* _TASK OBJECTIVE_: Can you return every one of the items below word for word, with each line unchanged?

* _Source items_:
----------
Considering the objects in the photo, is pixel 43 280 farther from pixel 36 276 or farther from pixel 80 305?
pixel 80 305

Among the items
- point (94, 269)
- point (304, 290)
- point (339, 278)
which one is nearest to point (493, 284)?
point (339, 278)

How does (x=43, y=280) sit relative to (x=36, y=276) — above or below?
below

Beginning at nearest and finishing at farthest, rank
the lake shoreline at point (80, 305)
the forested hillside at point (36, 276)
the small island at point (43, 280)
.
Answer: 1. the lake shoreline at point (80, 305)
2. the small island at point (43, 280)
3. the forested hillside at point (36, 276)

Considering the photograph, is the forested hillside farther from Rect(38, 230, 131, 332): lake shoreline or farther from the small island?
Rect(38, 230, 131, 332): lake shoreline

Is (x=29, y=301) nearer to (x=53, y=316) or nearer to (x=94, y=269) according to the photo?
----------
* _WRITTEN REPLY_:
Considering the objects in the photo, is pixel 43 280 farther from pixel 36 276 or farther from pixel 80 305?
pixel 80 305

Among the items
- point (94, 269)
- point (304, 290)
- point (339, 278)
which one is nearest to point (493, 284)?
point (339, 278)

How does (x=43, y=280) sit relative to (x=36, y=276) — above or below?
below

Beginning at nearest and finishing at farthest, rank
the lake shoreline at point (80, 305)
the forested hillside at point (36, 276)
the small island at point (43, 280)
.
Answer: 1. the lake shoreline at point (80, 305)
2. the small island at point (43, 280)
3. the forested hillside at point (36, 276)

Considering the photograph, is the forested hillside farther from Rect(38, 230, 131, 332): lake shoreline or farther from the small island?
Rect(38, 230, 131, 332): lake shoreline

Is (x=29, y=301) nearer to (x=53, y=316) or nearer to (x=94, y=269) according to the photo?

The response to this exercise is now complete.